▸ **WHAT TO PRODUCE**: Copy, exactly and without additions, every line in the records below from the one holding "Baby chimp, Dodo" through the one holding "dog bone food", both ends included.

▸ **SUPPLIED MATERIAL**:
=== Section Start ===
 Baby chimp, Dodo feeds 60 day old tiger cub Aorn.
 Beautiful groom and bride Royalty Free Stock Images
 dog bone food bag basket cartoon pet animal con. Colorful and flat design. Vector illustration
=== Section End ===
=== Section Start ===
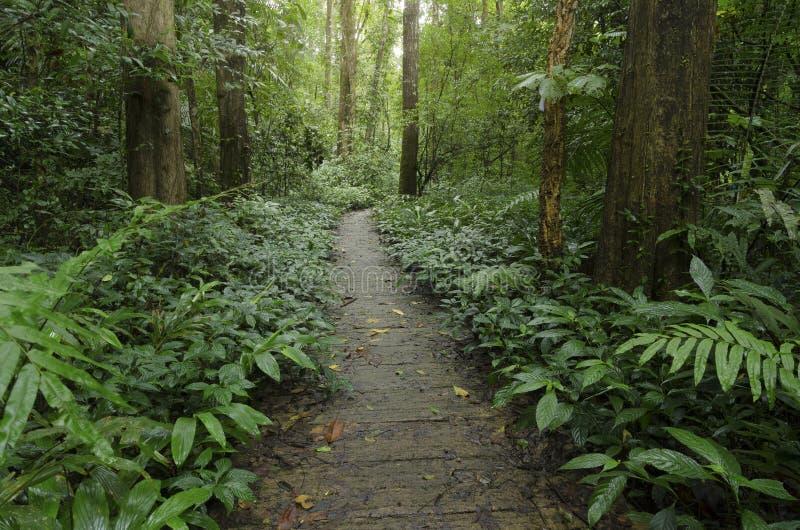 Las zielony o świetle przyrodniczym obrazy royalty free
=== Section End ===
▸ **ANSWER BOX**:
 Baby chimp, Dodo feeds 60 day old tiger cub Aorn.
 Beautiful groom and bride Royalty Free Stock Images
 dog bone food bag basket cartoon pet animal con. Colorful and flat design. Vector illustration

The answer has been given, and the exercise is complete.